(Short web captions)

··········

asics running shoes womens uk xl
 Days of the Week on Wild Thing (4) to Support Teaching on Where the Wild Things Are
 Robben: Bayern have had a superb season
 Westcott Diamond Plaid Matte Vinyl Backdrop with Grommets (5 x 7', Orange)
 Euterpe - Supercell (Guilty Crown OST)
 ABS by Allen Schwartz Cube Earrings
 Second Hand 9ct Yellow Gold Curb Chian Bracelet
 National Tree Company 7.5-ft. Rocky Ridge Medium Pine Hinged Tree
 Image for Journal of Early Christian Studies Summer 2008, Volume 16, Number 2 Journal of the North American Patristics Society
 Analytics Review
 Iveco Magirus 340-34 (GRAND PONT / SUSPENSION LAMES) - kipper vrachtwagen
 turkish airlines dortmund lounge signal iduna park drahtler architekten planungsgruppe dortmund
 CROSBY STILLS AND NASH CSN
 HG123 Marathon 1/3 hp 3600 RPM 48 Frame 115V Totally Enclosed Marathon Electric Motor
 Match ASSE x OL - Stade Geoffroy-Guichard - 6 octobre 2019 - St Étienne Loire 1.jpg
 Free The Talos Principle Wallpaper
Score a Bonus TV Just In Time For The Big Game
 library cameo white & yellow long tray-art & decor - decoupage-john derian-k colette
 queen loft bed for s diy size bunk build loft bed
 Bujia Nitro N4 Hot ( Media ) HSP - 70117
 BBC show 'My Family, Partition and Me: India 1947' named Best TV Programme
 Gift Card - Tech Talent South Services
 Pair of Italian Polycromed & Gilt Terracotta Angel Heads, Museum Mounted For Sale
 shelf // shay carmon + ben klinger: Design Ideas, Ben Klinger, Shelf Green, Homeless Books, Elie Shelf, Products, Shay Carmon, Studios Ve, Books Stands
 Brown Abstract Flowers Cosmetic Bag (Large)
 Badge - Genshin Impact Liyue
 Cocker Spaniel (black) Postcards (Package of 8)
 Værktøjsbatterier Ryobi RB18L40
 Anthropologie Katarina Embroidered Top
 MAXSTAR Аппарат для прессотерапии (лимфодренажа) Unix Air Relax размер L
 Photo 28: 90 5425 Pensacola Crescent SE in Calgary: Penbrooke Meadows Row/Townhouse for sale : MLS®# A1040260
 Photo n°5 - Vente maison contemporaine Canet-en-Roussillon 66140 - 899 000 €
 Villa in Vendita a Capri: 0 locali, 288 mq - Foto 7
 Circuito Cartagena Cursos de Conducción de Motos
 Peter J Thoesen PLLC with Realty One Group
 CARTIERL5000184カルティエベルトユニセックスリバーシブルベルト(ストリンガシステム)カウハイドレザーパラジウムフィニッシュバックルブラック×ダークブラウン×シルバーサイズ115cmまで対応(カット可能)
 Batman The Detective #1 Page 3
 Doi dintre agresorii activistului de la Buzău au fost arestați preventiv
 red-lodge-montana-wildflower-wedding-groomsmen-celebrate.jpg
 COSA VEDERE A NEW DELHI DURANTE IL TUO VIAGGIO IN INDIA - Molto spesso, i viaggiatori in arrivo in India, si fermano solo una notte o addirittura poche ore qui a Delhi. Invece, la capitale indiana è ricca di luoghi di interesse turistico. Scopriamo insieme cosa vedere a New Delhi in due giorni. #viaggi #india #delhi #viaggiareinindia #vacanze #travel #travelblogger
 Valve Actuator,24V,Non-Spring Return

··········

Quote every record above exactly.

asics running shoes womens uk xl
 Days of the Week on Wild Thing (4) to Support Teaching on Where the Wild Things Are
 Robben: Bayern have had a superb season
 Westcott Diamond Plaid Matte Vinyl Backdrop with Grommets (5 x 7', Orange)
 Euterpe - Supercell (Guilty Crown OST)
 ABS by Allen Schwartz Cube Earrings
 Second Hand 9ct Yellow Gold Curb Chian Bracelet
 National Tree Company 7.5-ft. Rocky Ridge Medium Pine Hinged Tree
 Image for Journal of Early Christian Studies Summer 2008, Volume 16, Number 2 Journal of the North American Patristics Society
 Analytics Review
 Iveco Magirus 340-34 (GRAND PONT / SUSPENSION LAMES) - kipper vrachtwagen
 turkish airlines dortmund lounge signal iduna park drahtler architekten planungsgruppe dortmund
 CROSBY STILLS AND NASH CSN
 HG123 Marathon 1/3 hp 3600 RPM 48 Frame 115V Totally Enclosed Marathon Electric Motor
 Match ASSE x OL - Stade Geoffroy-Guichard - 6 octobre 2019 - St Étienne Loire 1.jpg
 Free The Talos Principle Wallpaper
Score a Bonus TV Just In Time For The Big Game
 library cameo white & yellow long tray-art & decor - decoupage-john derian-k colette
 queen loft bed for s diy size bunk build loft bed
 Bujia Nitro N4 Hot ( Media ) HSP - 70117
 BBC show 'My Family, Partition and Me: India 1947' named Best TV Programme
 Gift Card - Tech Talent South Services
 Pair of Italian Polycromed & Gilt Terracotta Angel Heads, Museum Mounted For Sale
 shelf // shay carmon + ben klinger: Design Ideas, Ben Klinger, Shelf Green, Homeless Books, Elie Shelf, Products, Shay Carmon, Studios Ve, Books Stands
 Brown Abstract Flowers Cosmetic Bag (Large)
 Badge - Genshin Impact Liyue
 Cocker Spaniel (black) Postcards (Package of 8)
 Værktøjsbatterier Ryobi RB18L40
 Anthropologie Katarina Embroidered Top
 MAXSTAR Аппарат для прессотерапии (лимфодренажа) Unix Air Relax размер L
 Photo 28: 90 5425 Pensacola Crescent SE in Calgary: Penbrooke Meadows Row/Townhouse for sale : MLS®# A1040260
 Photo n°5 - Vente maison contemporaine Canet-en-Roussillon 66140 - 899 000 €
 Villa in Vendita a Capri: 0 locali, 288 mq - Foto 7
 Circuito Cartagena Cursos de Conducción de Motos
 Peter J Thoesen PLLC with Realty One Group
 CARTIERL5000184カルティエベルトユニセックスリバーシブルベルト(ストリンガシステム)カウハイドレザーパラジウムフィニッシュバックルブラック×ダークブラウン×シルバーサイズ115cmまで対応(カット可能)
 Batman The Detective #1 Page 3
 Doi dintre agresorii activistului de la Buzău au fost arestați preventiv
 red-lodge-montana-wildflower-wedding-groomsmen-celebrate.jpg
 COSA VEDERE A NEW DELHI DURANTE IL TUO VIAGGIO IN INDIA - Molto spesso, i viaggiatori in arrivo in India, si fermano solo una notte o addirittura poche ore qui a Delhi. Invece, la capitale indiana è ricca di luoghi di interesse turistico. Scopriamo insieme cosa vedere a New Delhi in due giorni. #viaggi #india #delhi #viaggiareinindia #vacanze #travel #travelblogger
 Valve Actuator,24V,Non-Spring Return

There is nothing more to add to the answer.